About this exercise: Exactly as written, reproduce the lines from the beginning of the data through the line containing "two wine glasses"; the pictures are not reproduced.

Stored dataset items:
···

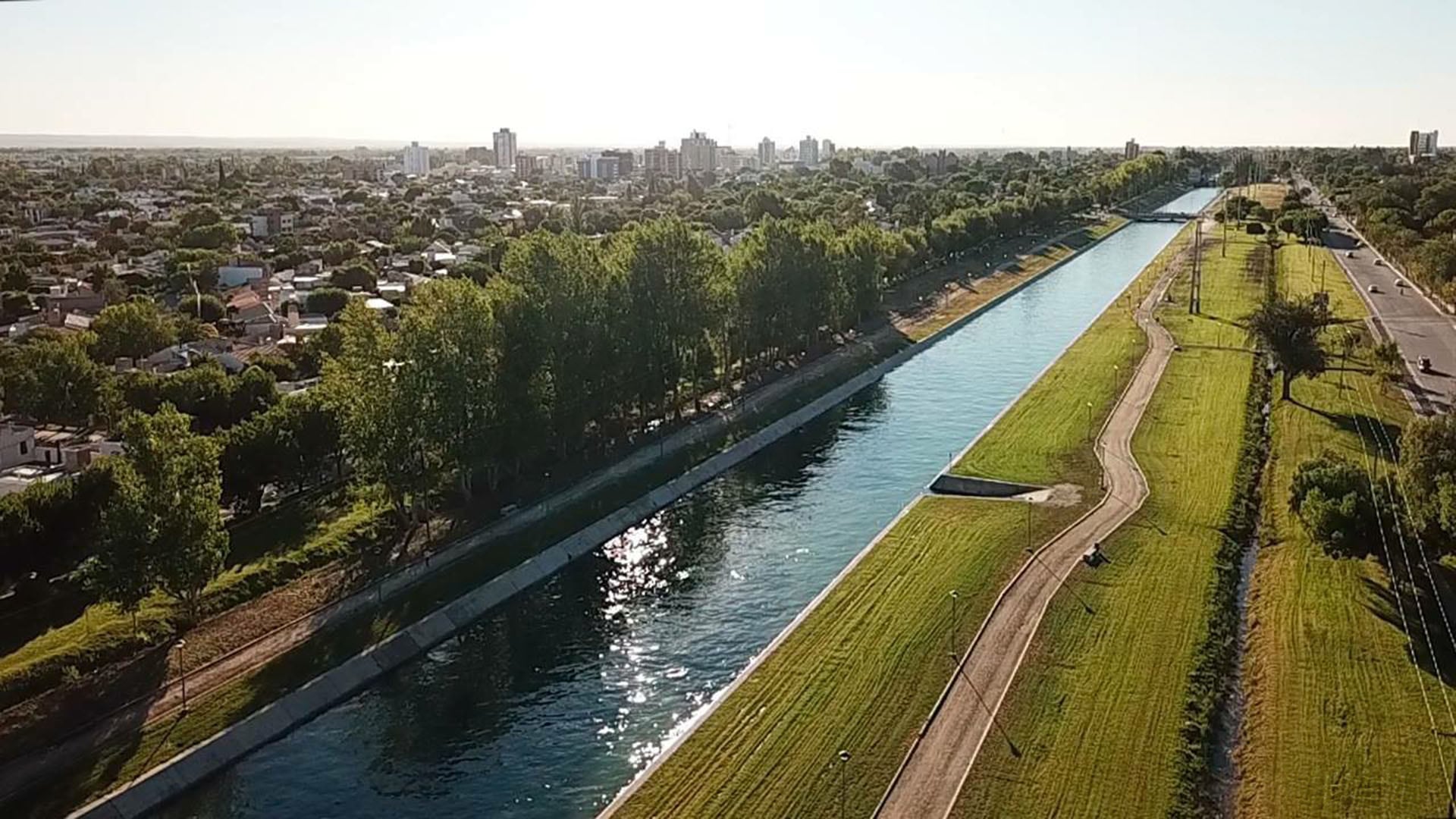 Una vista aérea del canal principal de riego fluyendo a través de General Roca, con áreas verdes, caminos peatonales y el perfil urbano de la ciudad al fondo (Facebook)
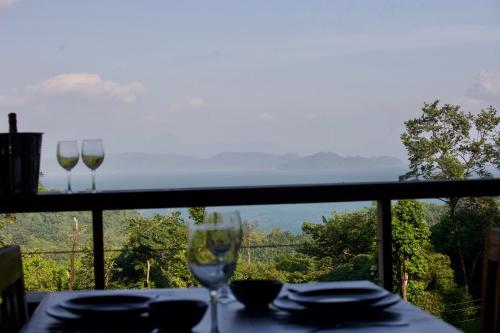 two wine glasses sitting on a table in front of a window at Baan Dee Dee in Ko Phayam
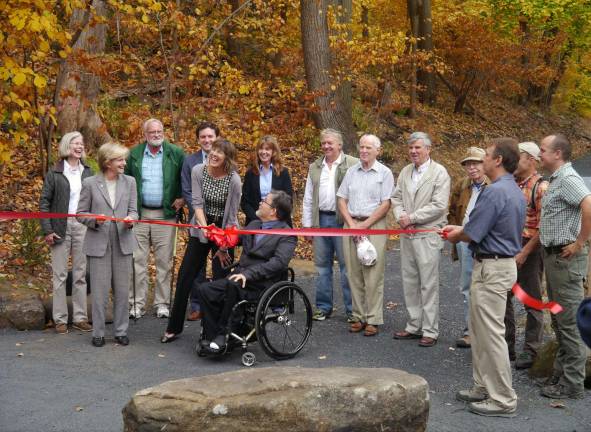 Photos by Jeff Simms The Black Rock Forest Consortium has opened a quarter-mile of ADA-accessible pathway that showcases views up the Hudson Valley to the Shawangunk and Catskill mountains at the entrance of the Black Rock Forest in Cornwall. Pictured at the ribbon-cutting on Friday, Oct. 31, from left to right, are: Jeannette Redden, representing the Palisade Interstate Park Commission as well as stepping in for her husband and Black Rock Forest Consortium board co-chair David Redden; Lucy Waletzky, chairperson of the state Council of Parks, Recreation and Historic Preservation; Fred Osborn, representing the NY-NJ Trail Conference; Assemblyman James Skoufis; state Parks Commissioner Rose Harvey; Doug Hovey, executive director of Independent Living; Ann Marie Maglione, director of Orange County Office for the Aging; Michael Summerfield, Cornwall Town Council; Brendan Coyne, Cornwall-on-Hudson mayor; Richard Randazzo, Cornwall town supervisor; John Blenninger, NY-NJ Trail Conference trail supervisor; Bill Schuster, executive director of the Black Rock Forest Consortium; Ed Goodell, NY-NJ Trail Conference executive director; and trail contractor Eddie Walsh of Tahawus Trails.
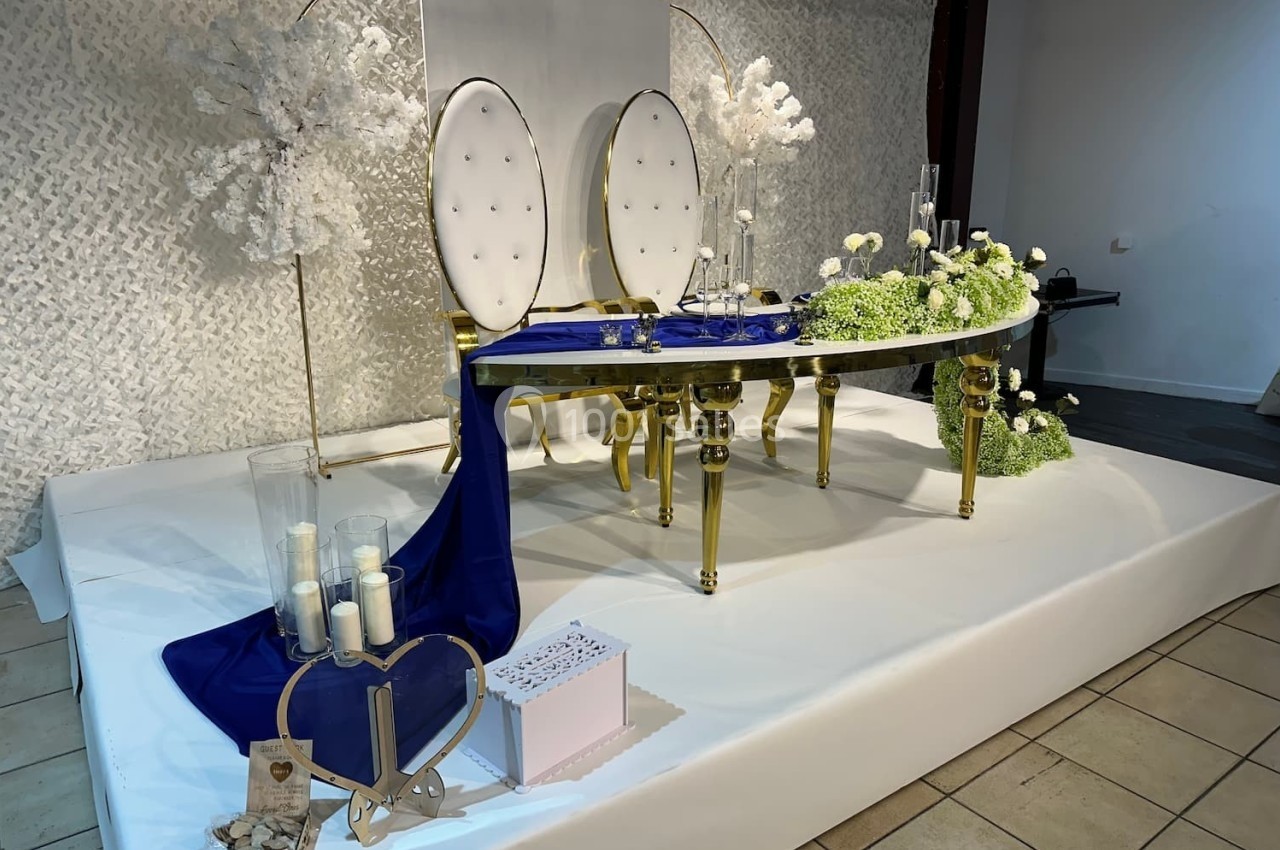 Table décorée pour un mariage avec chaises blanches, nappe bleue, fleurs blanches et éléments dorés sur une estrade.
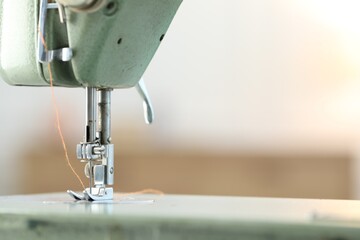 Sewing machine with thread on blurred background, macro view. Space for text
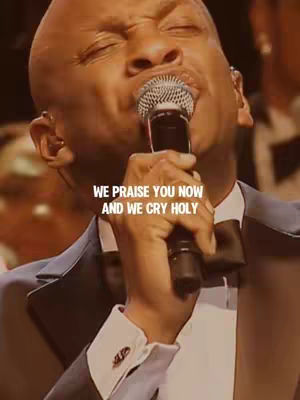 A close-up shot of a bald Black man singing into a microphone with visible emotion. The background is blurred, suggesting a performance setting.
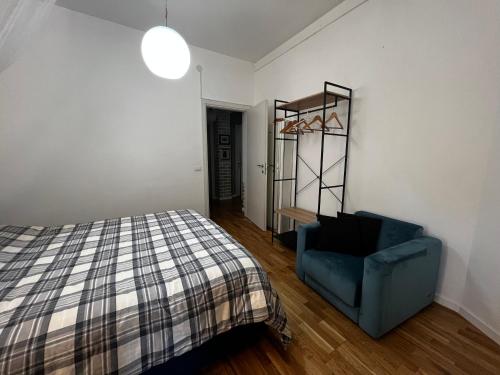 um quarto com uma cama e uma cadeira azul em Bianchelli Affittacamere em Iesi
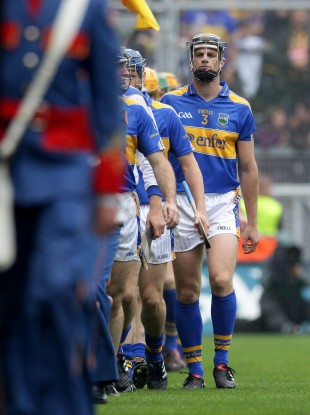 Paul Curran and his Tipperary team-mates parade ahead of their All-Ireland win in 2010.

···

Exercise answer:
 Una vista aérea del canal principal de riego fluyendo a través de General Roca, con áreas verdes, caminos peatonales y el perfil urbano de la ciudad al fondo (Facebook)
 two wine glasses sitting on a table in front of a window at Baan Dee Dee in Ko Phayam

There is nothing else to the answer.